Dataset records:

—————

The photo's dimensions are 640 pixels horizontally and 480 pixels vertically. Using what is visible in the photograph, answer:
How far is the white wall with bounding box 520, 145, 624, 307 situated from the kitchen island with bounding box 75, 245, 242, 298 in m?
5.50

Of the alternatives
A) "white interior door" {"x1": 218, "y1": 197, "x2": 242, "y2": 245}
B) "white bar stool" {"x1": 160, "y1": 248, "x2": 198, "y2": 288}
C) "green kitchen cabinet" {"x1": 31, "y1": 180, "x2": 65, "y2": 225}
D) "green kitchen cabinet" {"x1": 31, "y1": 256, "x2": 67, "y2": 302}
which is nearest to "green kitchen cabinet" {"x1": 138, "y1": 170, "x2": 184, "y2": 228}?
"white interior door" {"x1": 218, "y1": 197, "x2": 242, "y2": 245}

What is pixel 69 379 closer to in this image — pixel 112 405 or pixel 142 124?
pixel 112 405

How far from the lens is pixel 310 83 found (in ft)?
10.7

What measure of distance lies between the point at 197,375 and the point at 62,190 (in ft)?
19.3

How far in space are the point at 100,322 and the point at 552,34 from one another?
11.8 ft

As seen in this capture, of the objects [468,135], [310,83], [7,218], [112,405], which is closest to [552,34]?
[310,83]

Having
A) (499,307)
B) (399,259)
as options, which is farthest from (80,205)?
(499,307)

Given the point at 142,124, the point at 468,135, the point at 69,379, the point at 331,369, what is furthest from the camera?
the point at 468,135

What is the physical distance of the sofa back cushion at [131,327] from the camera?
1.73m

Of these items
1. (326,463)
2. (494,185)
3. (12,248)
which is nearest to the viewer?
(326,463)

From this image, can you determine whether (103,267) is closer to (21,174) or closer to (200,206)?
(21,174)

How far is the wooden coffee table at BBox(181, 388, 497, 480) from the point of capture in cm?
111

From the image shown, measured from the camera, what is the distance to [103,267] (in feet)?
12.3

—————

#### Your task
Copy all of the records above word for word.

#### Worked solution
The photo's dimensions are 640 pixels horizontally and 480 pixels vertically. Using what is visible in the photograph, answer:
How far is the white wall with bounding box 520, 145, 624, 307 situated from the kitchen island with bounding box 75, 245, 242, 298 in m?
5.50

Of the alternatives
A) "white interior door" {"x1": 218, "y1": 197, "x2": 242, "y2": 245}
B) "white bar stool" {"x1": 160, "y1": 248, "x2": 198, "y2": 288}
C) "green kitchen cabinet" {"x1": 31, "y1": 180, "x2": 65, "y2": 225}
D) "green kitchen cabinet" {"x1": 31, "y1": 256, "x2": 67, "y2": 302}
which is nearest to "green kitchen cabinet" {"x1": 138, "y1": 170, "x2": 184, "y2": 228}?
"white interior door" {"x1": 218, "y1": 197, "x2": 242, "y2": 245}

What is pixel 69 379 closer to in this image — pixel 112 405 or pixel 142 124?
pixel 112 405

How far from the lens is pixel 310 83 found (in ft)?
10.7

What measure of distance lies between the point at 197,375 and the point at 62,190 (in ft)?
19.3

How far in space are the point at 100,322 and the point at 552,34 from one another?
11.8 ft

As seen in this capture, of the objects [468,135], [310,83], [7,218], [112,405], which is closest to [552,34]?
[310,83]

Having
A) (499,307)
B) (399,259)
as options, which is farthest from (80,205)?
(499,307)

Given the point at 142,124, the point at 468,135, the point at 69,379, the point at 331,369, what is furthest from the camera?
the point at 468,135

What is the physical distance of the sofa back cushion at [131,327] from the camera?
1.73m

Of these items
1. (326,463)
2. (494,185)
3. (12,248)
which is nearest to the viewer?
(326,463)

From this image, can you determine whether (103,267) is closer to (21,174) or closer to (200,206)?
(21,174)

How far is the wooden coffee table at BBox(181, 388, 497, 480) from the point of capture in cm?
111

From the image shown, measured from the camera, what is the distance to [103,267] (in feet)?
12.3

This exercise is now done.